>> BEGIN Data rows
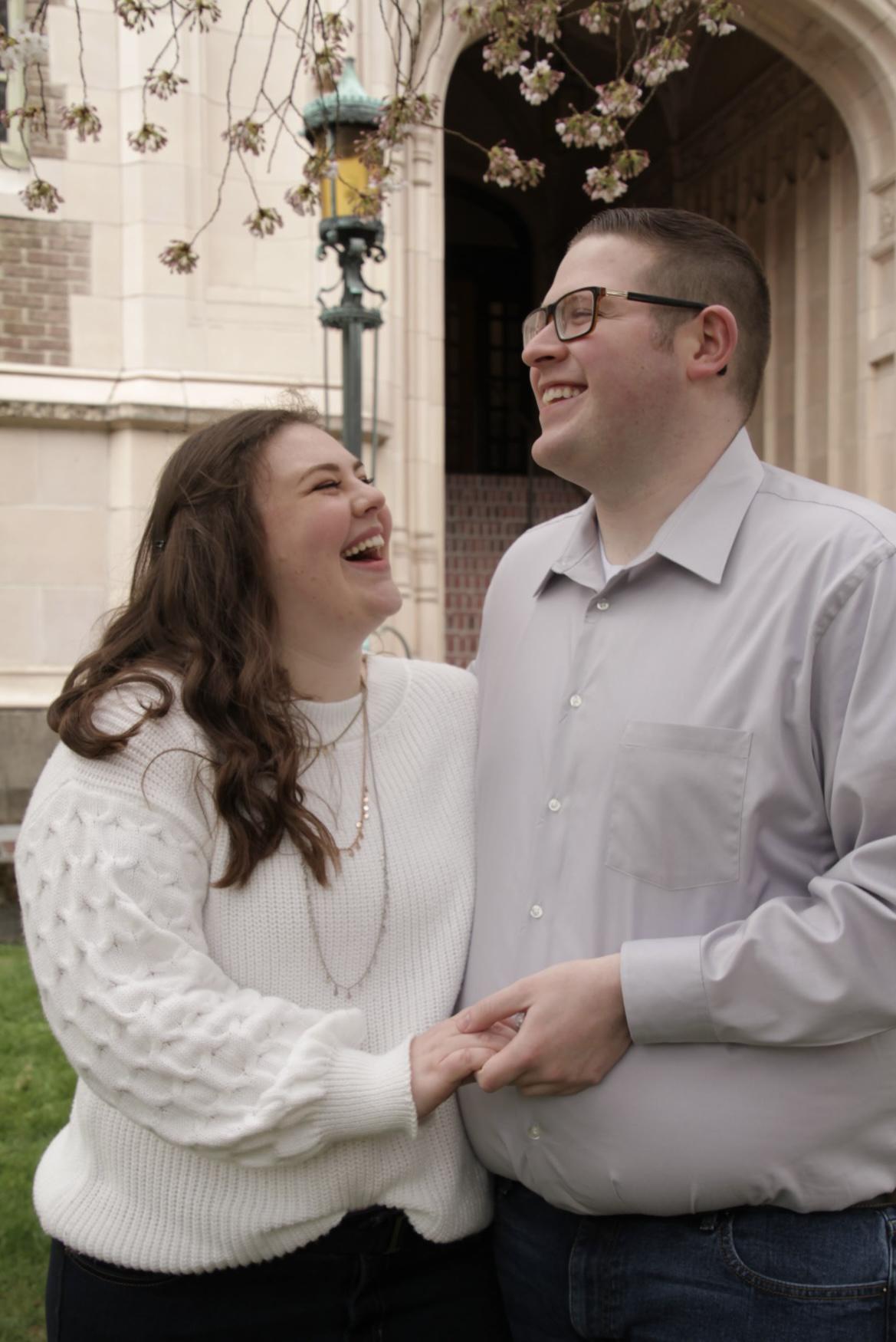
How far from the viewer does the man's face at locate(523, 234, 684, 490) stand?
2.09 meters

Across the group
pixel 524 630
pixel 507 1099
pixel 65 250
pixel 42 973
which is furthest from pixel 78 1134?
pixel 65 250

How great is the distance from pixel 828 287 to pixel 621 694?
38.9ft

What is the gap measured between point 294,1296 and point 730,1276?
26.4 inches

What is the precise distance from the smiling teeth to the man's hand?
81 centimetres

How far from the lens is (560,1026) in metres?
1.80

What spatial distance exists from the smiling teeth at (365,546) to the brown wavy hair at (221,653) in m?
0.16

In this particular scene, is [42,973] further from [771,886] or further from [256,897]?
[771,886]

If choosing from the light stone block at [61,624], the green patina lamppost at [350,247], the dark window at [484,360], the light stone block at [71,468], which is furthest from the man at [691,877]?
the dark window at [484,360]

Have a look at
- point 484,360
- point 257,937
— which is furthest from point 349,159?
point 484,360

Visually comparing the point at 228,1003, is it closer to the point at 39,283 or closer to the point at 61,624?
the point at 61,624

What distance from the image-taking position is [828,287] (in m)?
12.7

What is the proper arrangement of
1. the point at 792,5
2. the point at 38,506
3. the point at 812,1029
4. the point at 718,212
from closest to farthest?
the point at 812,1029 → the point at 38,506 → the point at 792,5 → the point at 718,212

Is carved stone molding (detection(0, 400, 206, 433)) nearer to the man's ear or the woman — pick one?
the woman

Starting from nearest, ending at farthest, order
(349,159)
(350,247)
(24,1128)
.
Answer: (24,1128), (349,159), (350,247)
>> END Data rows
• [Task statement]
Pictures in the records should not appear in your copy, but everything else must be transcribed exactly.

• [Response below]
How far from the viewer does the man's face at locate(523, 234, 684, 490) stand?
2.09 meters

Across the group
pixel 524 630
pixel 507 1099
pixel 65 250
pixel 42 973
which is furthest from pixel 78 1134?
pixel 65 250

How great is the distance from pixel 828 287 to pixel 621 694?
38.9ft

What is the gap measured between point 294,1296 and point 730,1276?
26.4 inches

What is the precise distance from the smiling teeth to the man's hand?
81 centimetres

How far from the lens is (560,1026) in metres?
1.80

What spatial distance exists from the smiling teeth at (365,546) to the brown wavy hair at (221,653) in m?
0.16

In this particular scene, is [42,973] further from [771,886] or further from [256,897]?
[771,886]

If choosing from the light stone block at [61,624], the green patina lamppost at [350,247], the dark window at [484,360], the light stone block at [71,468], which is furthest from the man at [691,877]?
the dark window at [484,360]

Have a look at
- point 484,360
- point 257,937
— which is furthest from point 349,159?
point 484,360

Visually comparing the point at 228,1003, is it closer to the point at 39,283 or closer to the point at 61,624?
the point at 61,624

What distance from the image-taking position is [828,287] (in m)?
12.7

What is the proper arrangement of
1. the point at 792,5
2. the point at 38,506
3. the point at 812,1029
4. the point at 718,212
from closest to farthest?
the point at 812,1029 → the point at 38,506 → the point at 792,5 → the point at 718,212

Is carved stone molding (detection(0, 400, 206, 433)) nearer to the man's ear or the woman — pick one?
the woman

Starting from nearest, ending at farthest, order
(349,159)
(350,247)
(24,1128)
.
Answer: (24,1128), (349,159), (350,247)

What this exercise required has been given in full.